I’ve also come to realize the value of just letting my sometimes jumbled mind wander and wander until, oh so gently, what is truly on my mind rises into clear view. Then I can focus on my next steps with whatever it is. There’s just so much that goes on in one day! There are days when there is THAT much going on that I don’t complete my thoughts or feel my feelings at the time things are happening; it just all accumulates inside of me. And then I’m not even sure, at the end of the day, what I did during the day!
Parenting life can be like this; full of so much this ‘n that that we get lost to ourselves, in ourselves! Ever happen to you?
From the view of my rocking chair, I have sorted out the next to-do list. I’ve realized that the tension in my left arm is from trying to take care of something I’m not supposed to take care of. Recently, as a view of an open field kept coming up in my rambling thoughts, I realized I needed the countryside AND to unclutter my office space. I’ve been able to see my daughter anew and sense what she needs, usually very different than what I was thinking before my sit session. Thank you sweet rocking chair!

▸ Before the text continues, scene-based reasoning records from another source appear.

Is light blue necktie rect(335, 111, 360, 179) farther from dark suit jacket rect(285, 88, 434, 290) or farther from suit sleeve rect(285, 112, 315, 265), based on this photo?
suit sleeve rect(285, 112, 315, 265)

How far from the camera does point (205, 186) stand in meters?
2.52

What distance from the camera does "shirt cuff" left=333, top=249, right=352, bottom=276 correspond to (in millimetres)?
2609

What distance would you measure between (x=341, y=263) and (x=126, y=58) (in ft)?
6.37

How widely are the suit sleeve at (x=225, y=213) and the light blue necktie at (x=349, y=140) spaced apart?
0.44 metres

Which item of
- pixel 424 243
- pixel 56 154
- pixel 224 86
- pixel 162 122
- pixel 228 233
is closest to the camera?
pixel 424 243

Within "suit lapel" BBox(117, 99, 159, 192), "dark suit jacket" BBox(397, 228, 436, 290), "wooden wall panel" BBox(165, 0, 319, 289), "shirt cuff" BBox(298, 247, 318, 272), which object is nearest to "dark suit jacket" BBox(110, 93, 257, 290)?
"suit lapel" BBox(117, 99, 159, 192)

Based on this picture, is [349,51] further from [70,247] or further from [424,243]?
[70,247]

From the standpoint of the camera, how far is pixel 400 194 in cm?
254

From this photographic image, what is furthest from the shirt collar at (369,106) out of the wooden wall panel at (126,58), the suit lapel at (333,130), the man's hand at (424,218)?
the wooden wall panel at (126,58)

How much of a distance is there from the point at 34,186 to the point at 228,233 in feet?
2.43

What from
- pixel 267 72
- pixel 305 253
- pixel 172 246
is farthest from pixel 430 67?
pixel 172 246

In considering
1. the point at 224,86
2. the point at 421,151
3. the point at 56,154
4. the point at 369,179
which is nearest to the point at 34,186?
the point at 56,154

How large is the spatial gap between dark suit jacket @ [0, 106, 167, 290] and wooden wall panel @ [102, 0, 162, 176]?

Then there was the day I realized I was in fact feeling great, but the parents I’d been talking to weren’t doing so well. I’d been at a conference and when people heard about this blog site, they told me lots of stories about their parenting experience. Later, as I felt the lull of my body going back ‘n forth, back ‘n forth, I came to an understanding about something (a parenting something) which has led to an online workshop that will soon be available to you (more on that in the future). I tell you, that chair rocks!
The wisdom from my rocker for all parents, is that there isn’t a parent alive that doesn’t need their version of this rocking chair. The rocking chair’s wisdom is that whatever your de-stress chillin’ method is, have a go-to method that is familiar, gentle, supportive, helps you reflect non-judgmentally, is easy to access, and is able to hold you for a while! And use it!!